* **What to produce**: Reproduce the portion of the smart-clothing text below that starts at "Smart clothes for personalized cooling and heating Posted" and runs up to and including "buildings and homes.".

* **Text for analysis**:
=-=-=
Smart Clothes for Personalized Cooling and Heating
June 4, 2015 | UC San DiegoEstimated reading time: 3 minutes

Smart clothes for personalized cooling and heating Posted on June 03, 2015 Imagine a fabric that will keep your body at a comfortable temperature—regardless of how hot or cold it actually is. That's the goal of an engineering project at the University of California, San Diego, funded with a $2.6m grant from the U.S. Department of Energy's Advanced Research Projects Agency - Energy (ARPA-E). Wearing this smart fabric could potentially reduce heating and air conditioning bills for buildings and homes.
The project, named ATTACH (Adaptive Textiles Technology with Active Cooling and Heating), is led by Joseph Wang, distinguished professor of nanoengineering at UC San Diego.
By regulating the temperature around an individual person, rather than a large room, the smart fabric could potentially cut the energy use of buildings and homes by at least 15 percent, Wang noted. "In cases where there are only one or two people in a large room, it's not cost-effective to heat or cool the entire room," said Wang. "If you can do it locally, like you can in a car by heating just the car seat instead of the entire car, then you can save a lot of energy."
The smart fabric will be designed to regulate the temperature of the wearer's skin—keeping it at 93° F—by adapting to temperature changes in the room. When the room gets cooler, the fabric will become thicker. When the room gets hotter, the fabric will become thinner. To accomplish this feat, the researchers will insert polymers that expand in the cold and shrink in the heat inside the smart fabric.
"Regardless if the surrounding temperature increases or decreases, the user will still feel the same without having to adjust the thermostat," said Wang. "93° F is the average comfortable skin temperature for most people," added Renkun Chen, assistant professor of mechanical and aerospace engineering at UC San Diego, and one of the collaborators on this project.
=-=-=
* **Dataset section**:
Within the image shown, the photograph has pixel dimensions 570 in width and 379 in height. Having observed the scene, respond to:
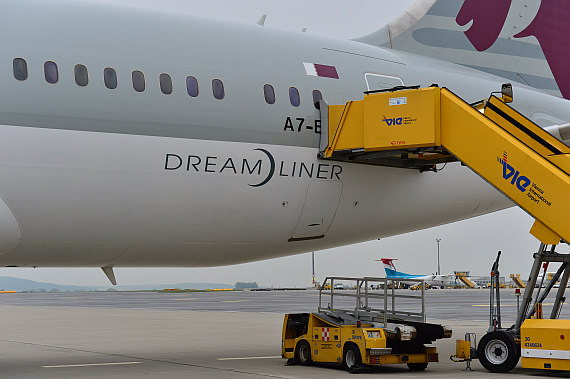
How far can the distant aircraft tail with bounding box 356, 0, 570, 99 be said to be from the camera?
703 inches

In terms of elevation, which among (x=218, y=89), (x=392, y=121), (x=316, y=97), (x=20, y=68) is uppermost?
=-=-=
* **Output for this exercise**:
Smart clothes for personalized cooling and heating Posted on June 03, 2015 Imagine a fabric that will keep your body at a comfortable temperature—regardless of how hot or cold it actually is. That's the goal of an engineering project at the University of California, San Diego, funded with a $2.6m grant from the U.S. Department of Energy's Advanced Research Projects Agency - Energy (ARPA-E). Wearing this smart fabric could potentially reduce heating and air conditioning bills for buildings and homes.